→ **AIM OF THE EXERCISE**
Report back the lines in this listing that carry the string "over".

_ _ _

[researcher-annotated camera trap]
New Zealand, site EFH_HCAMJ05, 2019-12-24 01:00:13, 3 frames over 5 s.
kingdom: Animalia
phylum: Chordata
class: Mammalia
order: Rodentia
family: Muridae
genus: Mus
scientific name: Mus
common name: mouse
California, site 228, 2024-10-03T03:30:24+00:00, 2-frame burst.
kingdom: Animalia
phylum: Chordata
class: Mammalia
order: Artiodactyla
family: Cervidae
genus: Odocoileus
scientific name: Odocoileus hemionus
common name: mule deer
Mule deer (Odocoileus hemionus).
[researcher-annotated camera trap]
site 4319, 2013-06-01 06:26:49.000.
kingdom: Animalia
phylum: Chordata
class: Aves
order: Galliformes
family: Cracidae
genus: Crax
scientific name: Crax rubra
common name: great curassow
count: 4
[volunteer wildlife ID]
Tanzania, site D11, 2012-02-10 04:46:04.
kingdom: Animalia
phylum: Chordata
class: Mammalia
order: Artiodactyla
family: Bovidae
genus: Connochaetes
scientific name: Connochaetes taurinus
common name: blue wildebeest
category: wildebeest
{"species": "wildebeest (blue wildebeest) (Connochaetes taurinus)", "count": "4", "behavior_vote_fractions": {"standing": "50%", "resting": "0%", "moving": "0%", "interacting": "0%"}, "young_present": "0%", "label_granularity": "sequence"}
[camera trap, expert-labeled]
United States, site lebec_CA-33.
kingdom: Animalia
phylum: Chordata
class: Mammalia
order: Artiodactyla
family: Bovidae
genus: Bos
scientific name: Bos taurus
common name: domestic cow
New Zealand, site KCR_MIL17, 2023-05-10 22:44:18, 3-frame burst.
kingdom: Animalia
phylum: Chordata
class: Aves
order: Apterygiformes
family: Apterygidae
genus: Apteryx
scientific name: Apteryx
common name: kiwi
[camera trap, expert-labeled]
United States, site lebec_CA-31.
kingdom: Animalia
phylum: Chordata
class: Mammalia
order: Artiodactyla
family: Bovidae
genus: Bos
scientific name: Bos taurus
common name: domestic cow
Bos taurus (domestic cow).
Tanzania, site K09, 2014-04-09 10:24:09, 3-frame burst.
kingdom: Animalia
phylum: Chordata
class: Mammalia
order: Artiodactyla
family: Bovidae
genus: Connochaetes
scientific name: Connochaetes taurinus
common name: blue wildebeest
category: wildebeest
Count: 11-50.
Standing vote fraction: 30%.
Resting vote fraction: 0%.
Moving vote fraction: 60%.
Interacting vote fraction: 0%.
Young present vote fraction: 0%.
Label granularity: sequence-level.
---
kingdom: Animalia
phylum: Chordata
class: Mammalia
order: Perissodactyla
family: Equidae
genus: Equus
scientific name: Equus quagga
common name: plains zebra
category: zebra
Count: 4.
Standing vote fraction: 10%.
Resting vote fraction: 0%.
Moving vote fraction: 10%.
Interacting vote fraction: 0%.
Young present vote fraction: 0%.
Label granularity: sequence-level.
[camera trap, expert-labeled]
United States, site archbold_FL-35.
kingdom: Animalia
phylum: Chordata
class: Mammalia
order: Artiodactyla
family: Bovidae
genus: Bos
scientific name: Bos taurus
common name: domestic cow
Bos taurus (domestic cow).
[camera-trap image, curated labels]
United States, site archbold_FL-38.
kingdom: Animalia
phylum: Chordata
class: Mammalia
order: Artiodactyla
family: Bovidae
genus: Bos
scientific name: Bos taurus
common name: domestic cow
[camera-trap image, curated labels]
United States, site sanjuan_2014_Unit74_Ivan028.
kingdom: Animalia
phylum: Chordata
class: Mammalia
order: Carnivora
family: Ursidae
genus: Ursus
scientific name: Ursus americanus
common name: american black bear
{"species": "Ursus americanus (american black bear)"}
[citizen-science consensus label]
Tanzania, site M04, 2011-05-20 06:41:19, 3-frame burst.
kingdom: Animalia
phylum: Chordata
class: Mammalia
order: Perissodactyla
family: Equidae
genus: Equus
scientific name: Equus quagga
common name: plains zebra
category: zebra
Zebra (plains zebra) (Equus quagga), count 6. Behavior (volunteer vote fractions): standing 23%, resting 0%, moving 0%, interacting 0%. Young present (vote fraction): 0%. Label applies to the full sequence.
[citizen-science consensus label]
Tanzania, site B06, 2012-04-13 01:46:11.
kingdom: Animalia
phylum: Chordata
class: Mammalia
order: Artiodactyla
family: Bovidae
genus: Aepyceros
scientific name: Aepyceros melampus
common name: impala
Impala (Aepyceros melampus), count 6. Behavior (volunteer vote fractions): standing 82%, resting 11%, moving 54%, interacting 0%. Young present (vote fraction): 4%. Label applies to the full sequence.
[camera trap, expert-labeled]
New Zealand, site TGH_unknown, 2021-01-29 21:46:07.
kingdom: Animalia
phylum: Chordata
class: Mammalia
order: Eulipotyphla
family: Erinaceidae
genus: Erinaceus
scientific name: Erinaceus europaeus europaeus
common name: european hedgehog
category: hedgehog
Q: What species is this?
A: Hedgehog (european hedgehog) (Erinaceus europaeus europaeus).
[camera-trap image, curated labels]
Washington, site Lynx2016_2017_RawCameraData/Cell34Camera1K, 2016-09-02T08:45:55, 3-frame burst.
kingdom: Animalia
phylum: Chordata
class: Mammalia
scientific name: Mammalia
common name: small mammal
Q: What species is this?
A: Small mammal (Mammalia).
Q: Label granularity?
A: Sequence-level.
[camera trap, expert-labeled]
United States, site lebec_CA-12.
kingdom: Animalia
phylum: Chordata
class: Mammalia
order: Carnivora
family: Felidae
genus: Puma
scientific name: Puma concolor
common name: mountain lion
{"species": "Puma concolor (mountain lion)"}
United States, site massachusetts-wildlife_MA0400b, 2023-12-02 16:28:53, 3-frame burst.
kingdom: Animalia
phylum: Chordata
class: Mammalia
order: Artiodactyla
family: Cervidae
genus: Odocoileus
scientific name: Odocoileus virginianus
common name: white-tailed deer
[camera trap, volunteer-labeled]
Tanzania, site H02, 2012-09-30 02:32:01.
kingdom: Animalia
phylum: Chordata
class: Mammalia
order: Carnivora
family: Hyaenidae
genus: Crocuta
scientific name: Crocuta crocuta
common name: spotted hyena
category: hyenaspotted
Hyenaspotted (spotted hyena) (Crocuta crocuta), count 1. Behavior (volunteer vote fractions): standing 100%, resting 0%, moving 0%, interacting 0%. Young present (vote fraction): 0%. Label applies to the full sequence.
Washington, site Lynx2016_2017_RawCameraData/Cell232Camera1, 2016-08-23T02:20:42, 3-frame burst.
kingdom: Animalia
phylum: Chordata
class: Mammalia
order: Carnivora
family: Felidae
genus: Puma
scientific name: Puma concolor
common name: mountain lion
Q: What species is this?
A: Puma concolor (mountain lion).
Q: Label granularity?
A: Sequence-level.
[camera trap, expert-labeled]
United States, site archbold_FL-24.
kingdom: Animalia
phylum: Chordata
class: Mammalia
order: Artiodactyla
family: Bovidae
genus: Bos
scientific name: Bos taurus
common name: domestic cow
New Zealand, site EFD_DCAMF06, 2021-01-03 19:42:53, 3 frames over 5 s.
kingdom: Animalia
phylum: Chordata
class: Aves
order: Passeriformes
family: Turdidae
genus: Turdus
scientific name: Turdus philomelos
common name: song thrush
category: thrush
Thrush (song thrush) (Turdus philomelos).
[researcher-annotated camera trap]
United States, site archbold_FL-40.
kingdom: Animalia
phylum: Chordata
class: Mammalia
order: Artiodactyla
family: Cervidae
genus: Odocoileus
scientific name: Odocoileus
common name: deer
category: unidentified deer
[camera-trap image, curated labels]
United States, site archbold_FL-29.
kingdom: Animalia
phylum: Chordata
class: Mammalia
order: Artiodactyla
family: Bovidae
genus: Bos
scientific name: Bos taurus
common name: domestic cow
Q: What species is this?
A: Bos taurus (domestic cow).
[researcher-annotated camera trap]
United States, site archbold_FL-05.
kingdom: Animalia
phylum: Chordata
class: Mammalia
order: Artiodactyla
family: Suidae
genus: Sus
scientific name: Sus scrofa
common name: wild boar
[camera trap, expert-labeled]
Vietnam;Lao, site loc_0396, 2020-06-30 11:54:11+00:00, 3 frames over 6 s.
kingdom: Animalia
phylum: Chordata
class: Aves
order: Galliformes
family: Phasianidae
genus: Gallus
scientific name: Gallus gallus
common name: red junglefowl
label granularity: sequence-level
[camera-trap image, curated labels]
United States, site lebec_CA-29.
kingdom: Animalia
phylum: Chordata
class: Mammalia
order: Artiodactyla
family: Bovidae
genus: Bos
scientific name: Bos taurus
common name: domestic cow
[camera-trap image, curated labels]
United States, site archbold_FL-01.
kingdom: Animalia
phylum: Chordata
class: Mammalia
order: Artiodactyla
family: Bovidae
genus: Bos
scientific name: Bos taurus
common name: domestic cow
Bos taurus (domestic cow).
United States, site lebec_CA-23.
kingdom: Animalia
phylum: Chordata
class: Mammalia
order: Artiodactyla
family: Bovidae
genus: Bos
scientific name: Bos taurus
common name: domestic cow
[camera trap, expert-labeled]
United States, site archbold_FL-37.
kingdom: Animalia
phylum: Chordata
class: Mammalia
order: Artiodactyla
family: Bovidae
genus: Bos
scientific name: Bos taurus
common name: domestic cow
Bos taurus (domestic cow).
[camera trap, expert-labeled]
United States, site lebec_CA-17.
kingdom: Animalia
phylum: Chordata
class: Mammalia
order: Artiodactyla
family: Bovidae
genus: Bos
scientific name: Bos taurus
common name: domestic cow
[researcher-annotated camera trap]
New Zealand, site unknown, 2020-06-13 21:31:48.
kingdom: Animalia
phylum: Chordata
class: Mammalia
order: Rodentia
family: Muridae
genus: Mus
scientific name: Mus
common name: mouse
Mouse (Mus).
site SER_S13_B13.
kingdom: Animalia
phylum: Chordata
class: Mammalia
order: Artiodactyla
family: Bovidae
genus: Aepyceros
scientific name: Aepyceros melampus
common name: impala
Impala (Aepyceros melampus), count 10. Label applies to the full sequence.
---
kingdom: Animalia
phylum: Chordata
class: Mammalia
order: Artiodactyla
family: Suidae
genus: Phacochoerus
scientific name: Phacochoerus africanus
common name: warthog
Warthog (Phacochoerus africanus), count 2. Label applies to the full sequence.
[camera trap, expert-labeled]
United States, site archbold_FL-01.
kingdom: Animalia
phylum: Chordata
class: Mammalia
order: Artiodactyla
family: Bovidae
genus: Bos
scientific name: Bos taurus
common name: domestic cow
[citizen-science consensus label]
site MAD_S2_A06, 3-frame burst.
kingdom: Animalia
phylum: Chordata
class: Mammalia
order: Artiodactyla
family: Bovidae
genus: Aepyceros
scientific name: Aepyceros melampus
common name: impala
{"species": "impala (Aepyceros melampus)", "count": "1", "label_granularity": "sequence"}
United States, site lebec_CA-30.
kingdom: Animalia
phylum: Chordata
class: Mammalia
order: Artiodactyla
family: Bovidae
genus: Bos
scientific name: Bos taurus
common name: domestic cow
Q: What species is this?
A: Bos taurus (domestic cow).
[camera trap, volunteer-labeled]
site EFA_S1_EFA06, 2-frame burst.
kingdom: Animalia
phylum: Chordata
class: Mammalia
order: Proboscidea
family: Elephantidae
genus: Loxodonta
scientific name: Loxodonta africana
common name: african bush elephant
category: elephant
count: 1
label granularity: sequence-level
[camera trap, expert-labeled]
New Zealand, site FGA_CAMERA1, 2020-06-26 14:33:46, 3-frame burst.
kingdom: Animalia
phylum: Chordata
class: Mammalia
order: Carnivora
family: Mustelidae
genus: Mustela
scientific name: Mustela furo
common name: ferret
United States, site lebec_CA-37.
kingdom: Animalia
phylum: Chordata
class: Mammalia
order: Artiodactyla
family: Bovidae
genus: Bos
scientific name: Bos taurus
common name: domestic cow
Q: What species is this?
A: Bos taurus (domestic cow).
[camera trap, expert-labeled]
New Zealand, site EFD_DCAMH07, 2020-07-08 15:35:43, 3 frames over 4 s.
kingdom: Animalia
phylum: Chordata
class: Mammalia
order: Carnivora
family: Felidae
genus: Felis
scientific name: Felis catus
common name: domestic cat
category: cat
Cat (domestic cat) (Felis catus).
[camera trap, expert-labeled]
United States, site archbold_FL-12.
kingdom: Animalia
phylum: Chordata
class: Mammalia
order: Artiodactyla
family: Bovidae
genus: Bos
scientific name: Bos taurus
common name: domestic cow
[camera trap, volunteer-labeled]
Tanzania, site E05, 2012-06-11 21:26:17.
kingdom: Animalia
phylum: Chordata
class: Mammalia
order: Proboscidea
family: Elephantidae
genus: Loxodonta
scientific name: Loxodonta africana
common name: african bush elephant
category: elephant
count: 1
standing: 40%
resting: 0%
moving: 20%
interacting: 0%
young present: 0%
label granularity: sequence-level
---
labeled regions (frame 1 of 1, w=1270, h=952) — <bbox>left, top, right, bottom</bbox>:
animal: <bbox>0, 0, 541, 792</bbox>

_ _ _

→ **RESPONSE BELOW**
New Zealand, site EFH_HCAMJ05, 2019-12-24 01:00:13, 3 frames over 5 s.
New Zealand, site EFD_DCAMF06, 2021-01-03 19:42:53, 3 frames over 5 s.
Vietnam;Lao, site loc_0396, 2020-06-30 11:54:11+00:00, 3 frames over 6 s.
New Zealand, site EFD_DCAMH07, 2020-07-08 15:35:43, 3 frames over 4 s.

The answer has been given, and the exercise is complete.